If the economy has knocked your plans off course, refuse to allow anxiety or anger to rule your decisions. Instead, take a deep breath. Identify the lesson(s) you will take from this experience. Get clear about where you need to go from here. Then commit yourself to doing whatever is necessary to get there – whether that means scaling back expenses, initiating additional streams of income, or sticking to a personal budget for the first time.

In time, the financial crisis that blindsided me in 2001 worked itself out. After two months in the hospital and years of therapy, my mother lived and has regained most of her abilities. I wouldn't be the person I am today without those experiences. They made me stronger, more resilient, and more grateful. I learned what really matters – your faith and your relationships. And I became smarter about protecting myself financially. 

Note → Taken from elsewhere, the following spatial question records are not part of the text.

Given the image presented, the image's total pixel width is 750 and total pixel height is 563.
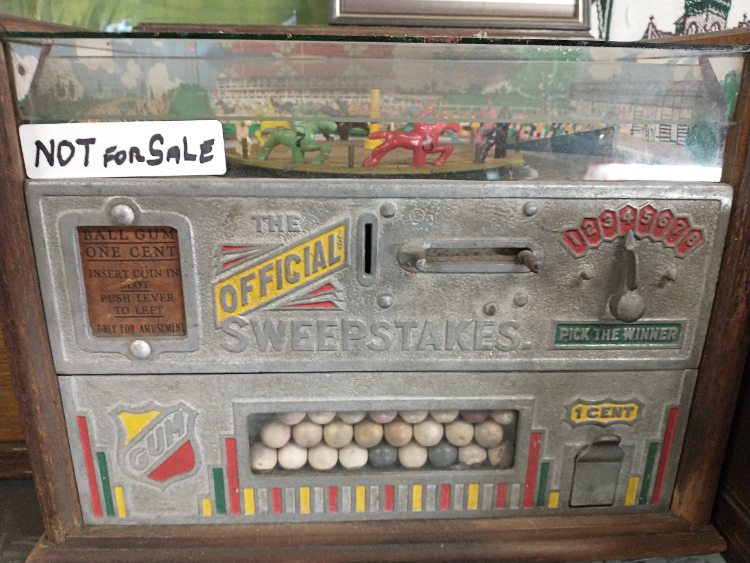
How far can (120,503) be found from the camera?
1062 millimetres

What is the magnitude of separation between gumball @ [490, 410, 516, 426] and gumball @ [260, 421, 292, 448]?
36 cm

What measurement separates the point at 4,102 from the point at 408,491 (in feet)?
2.90

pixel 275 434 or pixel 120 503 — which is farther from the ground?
pixel 275 434

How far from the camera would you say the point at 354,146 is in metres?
0.96

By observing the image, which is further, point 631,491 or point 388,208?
point 631,491

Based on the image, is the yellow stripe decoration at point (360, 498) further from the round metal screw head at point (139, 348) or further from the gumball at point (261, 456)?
the round metal screw head at point (139, 348)

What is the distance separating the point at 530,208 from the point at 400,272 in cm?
22

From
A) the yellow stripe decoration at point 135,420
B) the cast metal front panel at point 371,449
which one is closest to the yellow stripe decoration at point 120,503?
the cast metal front panel at point 371,449

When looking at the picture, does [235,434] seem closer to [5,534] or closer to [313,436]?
[313,436]

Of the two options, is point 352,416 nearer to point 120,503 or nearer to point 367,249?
point 367,249

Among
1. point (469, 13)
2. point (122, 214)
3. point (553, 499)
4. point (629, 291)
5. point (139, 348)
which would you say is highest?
point (469, 13)

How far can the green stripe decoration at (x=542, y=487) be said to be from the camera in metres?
1.08

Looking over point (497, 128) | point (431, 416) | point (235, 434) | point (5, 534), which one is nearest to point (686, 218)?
point (497, 128)

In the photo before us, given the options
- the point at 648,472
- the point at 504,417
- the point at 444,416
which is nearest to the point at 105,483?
the point at 444,416
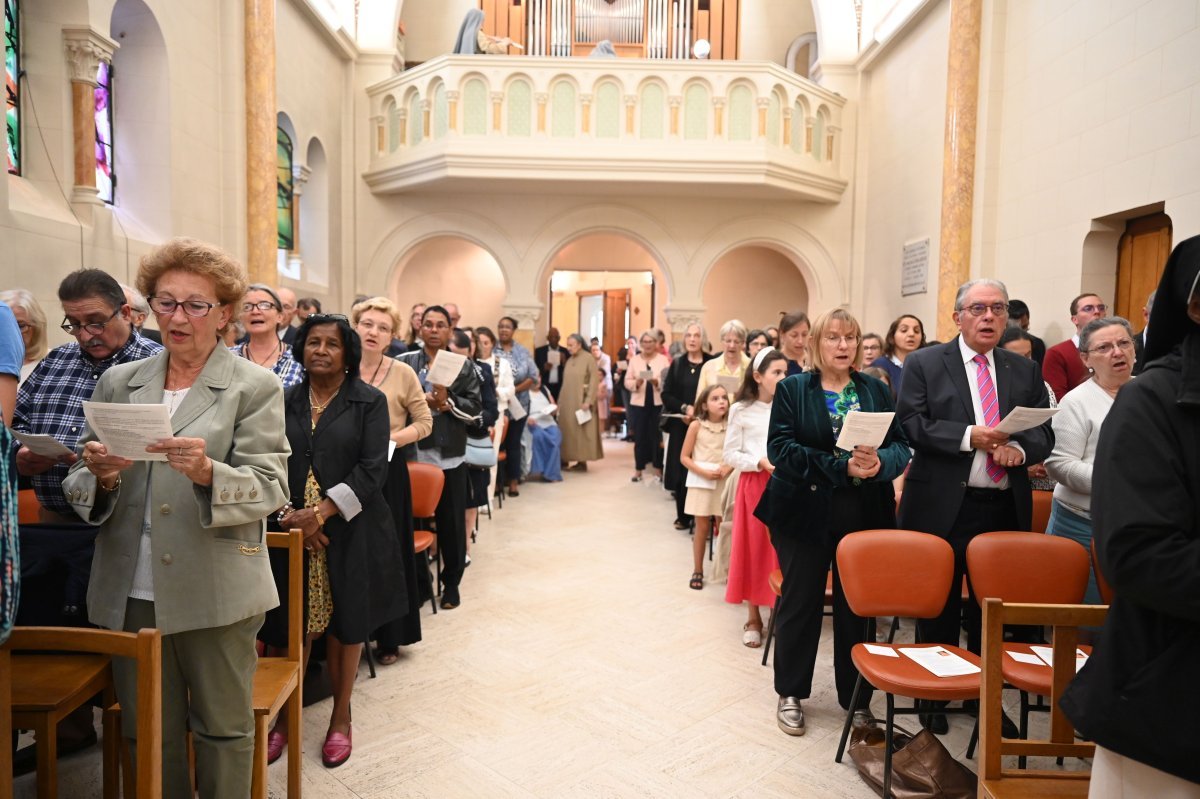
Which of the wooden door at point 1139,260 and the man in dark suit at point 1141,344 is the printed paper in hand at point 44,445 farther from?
the wooden door at point 1139,260

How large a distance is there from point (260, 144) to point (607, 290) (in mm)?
9638

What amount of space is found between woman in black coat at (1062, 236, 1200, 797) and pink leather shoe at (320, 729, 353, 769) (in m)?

"This, too, shall pass" is an old adage we must remember when life throws a curve ball. But never let a crisis pass without learning lessons that will empower you in the future. Here are a few simple lessons the country's current financial mess epitomize:

  1. Living below your means is not just a good idea. It's insurance against a financial downturn.
  2. Buy what you can afford, even though it may be far less than what you qualify to borrow.
  3. Have a financial cushion. Make it your goal to save at least a few months' expenses and keep the money in a safe, liquid account. Even if this goal takes you a few years to reach, start now!

What lessons is life teaching you from this crisis? It is life's biggest challenges that give you an opportunity to discover the depth of your character. Whatever challenges you face right now, don't give up. In time, you can work through it if you persevere. The key is to course correct where needed, put your situation into perspective, and have faith.

My challenge to you:

Put your worries into perspective. Identify one lesson you will implement starting this week that will make you financially stronger and smarter from this point forward. 

Journaling assignment:

What is the biggest lesson you are learning from the economic headlines? In what way(s) could you take a bigger step toward living below your means? What step could you take toward improving your income and saving habits?